How our brain makes new decisions

Scientists have investigated the underlying mechanism in the brain when we apply stored knowledge to new decision-making situations.

April 03, 2023

How does the brain deal with new situations? How does it make decisions? Together with other Max Planck colleagues, Mona Garvert and Christian Doeller have investigated the underlying mechanism in the brain when we apply stored knowledge to new decision-making situations.

We regularly find ourselves in new shops or restaurants, we land at airports we don't know or start a new job. In such situations, the remarkable flexibility of human behaviour becomes apparent. Even in new situations, we can often predict the consequences of our actions and thus make appropriate decisions.

How does the brain manage to make adequate decisions in situations we have never experienced before? One assumption is that in such situations the brain draws on experiences we have had in similar situations in the past. Experiences in other restaurants, for example, have prepared us well for what to expect in a new pizzeria. This requires a meaningful organisation of this experiential knowledge in the brain, as well as flexible access to this knowledge in new decision-making situations.

Mona Garvert and Christian Doeller from the Max Planck Institute for Human Cognitive and Brain Sciences, together with colleagues from the Max Planck Institutes for Human Development in Berlin and for Biological Cybernetics in Tübingen, have now investigated in a study recently published in Nature Neuroscience, which mechanism in the brain underlies when we apply stored knowledge to new decision-making situations. For this purpose, 48 study participants navigated through a virtual room. Small friendly monsters appeared at certain places - over time, the participants learned which monsters were "sitting" in which places. In this way, the scientists assumed, the brain generates a mental "knowledge map" about the virtual monster world.

Mona Garvert and her colleagues were able to observe that the trajectories of study participants through the virtual space differed greatly - some always walked along the edge, others more systematically from top to bottom, some more star-shaped. "This means that the order in which the monsters were seen differed between individuals. For example, the participants running in a star shape saw the monsters at very different time intervals than the participants navigating the room systematically from top to bottom," the neuroscientist explains.

Later, the study participants had to choose between two monsters. Monsters that were close to each other in the virtual room earned a similar number of points. So those who were clever used their prior knowledge about the location of the monsters and chose monsters that were as close as possible to a monster that had previously brought many points. "The study participants did just that - showing us that they used their stored knowledge for this task. Interestingly, they drew on both their knowledge of spatial and temporal relationships learned in association with the monsters to make these decisions. In the MRI scanner, we could then see that those who had a stronger spatial representation of the monsters in their brains were also more influenced by the spatial relationships in their decision-making behaviour. In those who had a stronger temporal representation, the influence of the temporal relationships was stronger. We were thus able to demonstrate that the brain uses spatial and temporal knowledge maps for decision making and also adapts them when it learns through reward."

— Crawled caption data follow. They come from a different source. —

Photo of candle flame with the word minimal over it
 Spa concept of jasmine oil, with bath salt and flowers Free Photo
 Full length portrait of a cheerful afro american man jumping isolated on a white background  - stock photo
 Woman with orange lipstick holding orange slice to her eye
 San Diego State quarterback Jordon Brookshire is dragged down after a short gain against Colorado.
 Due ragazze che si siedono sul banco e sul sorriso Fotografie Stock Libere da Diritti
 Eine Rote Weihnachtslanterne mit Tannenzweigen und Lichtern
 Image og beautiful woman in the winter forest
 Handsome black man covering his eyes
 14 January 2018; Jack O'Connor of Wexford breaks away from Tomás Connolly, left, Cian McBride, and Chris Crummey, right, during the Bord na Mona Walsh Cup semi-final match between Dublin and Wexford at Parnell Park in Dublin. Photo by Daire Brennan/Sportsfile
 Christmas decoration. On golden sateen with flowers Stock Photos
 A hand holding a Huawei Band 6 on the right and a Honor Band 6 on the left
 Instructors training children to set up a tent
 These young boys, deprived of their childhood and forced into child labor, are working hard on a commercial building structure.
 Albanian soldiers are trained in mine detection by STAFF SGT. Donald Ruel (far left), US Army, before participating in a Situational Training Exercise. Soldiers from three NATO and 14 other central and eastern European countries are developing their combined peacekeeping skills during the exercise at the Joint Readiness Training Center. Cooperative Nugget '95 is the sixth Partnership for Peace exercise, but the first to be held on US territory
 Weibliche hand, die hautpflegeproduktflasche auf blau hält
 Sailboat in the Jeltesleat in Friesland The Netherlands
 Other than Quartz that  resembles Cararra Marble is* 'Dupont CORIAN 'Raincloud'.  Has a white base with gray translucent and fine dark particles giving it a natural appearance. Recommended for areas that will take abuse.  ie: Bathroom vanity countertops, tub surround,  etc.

Christian Doeller, director at the Max Planck Institute for Human Cognitive and Brain Sciences, adds: "Taken together, we have demonstrated in the study how the brain's cognitive maps are flexibly used and updated for reasoning. If we find ourselves in a situation we have never experienced before, we draw on mapped knowledge in our hippocampus to act adequately in the new situation."

Mona Garvert assumes that the results could also have implications for our understanding of mental illness. Patients with anxiety disorders and depression, for example, often transfer negative experiences to neutral situations. This could be related to how knowledge is organised in mental maps. Further studies could be helpful here to decipher the mechanism in the brain in an aversive context.